## Set of tasks
1. In the OpenTelemetry text, write out the passage between "Finally, determine the" and "project's specific needs.", inclusive.
2. According to the OpenTelemetry text, what two approaches can be used to instrument an application?
3. The OpenTelemetry text says to determine the destination of your telemetry data. Explain why, using the reason it gives.

## Text
§

However, to leverage the full potential of OpenTelemetry, a gradual migration is recommended. If you rely on vendor-specific instrumentation, anticipate the need for re-instrumentation using OpenTelemetry.
Finally, determine the destination of your telemetry data. Are you using open-source tools like Jaeger or Prometheus, a proprietary vendor solution, or even a Kafka cluster for further processing? This decision will dictate the exporters you'll need within the OpenTelemetry Collector.
By mapping out your technology stack and identifying the relevant OpenTelemetry components, you'll be well-prepared to evaluate their stability and readiness for your project's specific needs.
Instrumenting an application with OpenTelemetry
Instrumentation with OpenTelemetry involves adding code manually or using auto-instrumentation agents to generate telemetry data for each operation performed in an application.

§

## Recorded information
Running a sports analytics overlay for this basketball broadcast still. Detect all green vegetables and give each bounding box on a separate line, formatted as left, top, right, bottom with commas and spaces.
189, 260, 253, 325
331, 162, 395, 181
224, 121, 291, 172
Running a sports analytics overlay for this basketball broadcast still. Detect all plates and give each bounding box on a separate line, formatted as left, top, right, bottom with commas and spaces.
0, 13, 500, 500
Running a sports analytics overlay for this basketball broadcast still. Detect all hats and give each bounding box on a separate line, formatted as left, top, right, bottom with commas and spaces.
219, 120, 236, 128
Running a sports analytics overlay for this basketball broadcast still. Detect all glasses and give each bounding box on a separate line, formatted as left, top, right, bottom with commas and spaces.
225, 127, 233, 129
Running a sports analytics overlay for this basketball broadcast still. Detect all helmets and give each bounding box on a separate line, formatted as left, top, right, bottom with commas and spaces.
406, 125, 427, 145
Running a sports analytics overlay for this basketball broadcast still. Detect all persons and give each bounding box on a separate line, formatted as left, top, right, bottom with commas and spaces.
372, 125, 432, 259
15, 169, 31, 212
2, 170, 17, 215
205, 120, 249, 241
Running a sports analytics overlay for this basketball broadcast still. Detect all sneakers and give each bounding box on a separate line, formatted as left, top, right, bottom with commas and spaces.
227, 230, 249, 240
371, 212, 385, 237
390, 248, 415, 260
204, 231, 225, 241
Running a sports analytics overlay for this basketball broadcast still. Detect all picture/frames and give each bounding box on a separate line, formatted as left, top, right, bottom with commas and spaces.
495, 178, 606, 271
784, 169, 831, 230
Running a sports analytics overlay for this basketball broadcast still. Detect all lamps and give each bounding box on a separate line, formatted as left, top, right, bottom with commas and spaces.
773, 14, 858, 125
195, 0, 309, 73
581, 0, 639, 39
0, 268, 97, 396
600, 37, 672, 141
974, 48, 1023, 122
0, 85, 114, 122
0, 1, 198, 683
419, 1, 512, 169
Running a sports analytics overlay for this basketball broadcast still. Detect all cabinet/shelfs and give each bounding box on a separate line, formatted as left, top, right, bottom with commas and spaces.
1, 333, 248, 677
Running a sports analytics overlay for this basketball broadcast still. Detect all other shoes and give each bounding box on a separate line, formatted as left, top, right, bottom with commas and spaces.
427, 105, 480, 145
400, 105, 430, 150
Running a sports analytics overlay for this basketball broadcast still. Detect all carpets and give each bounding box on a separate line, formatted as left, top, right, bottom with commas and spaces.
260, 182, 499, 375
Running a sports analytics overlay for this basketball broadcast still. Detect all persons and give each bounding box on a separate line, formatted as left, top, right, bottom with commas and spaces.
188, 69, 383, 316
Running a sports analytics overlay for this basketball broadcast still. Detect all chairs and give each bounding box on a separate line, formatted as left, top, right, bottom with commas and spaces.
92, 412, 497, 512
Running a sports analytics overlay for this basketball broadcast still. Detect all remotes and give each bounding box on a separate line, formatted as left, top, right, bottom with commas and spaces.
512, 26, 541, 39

§

## Written answers
1.
Finally, determine the destination of your telemetry data. Are you using open-source tools like Jaeger or Prometheus, a proprietary vendor solution, or even a Kafka cluster for further processing? This decision will dictate the exporters you'll need within the OpenTelemetry Collector.
By mapping out your technology stack and identifying the relevant OpenTelemetry components, you'll be well-prepared to evaluate their stability and readiness for your project's specific needs.

2. Adding code manually or using auto-instrumentation agents.

3. The choice of destination, such as Jaeger, Prometheus, a proprietary vendor solution, or a Kafka cluster, dictates the exporters you'll need within the OpenTelemetry Collector.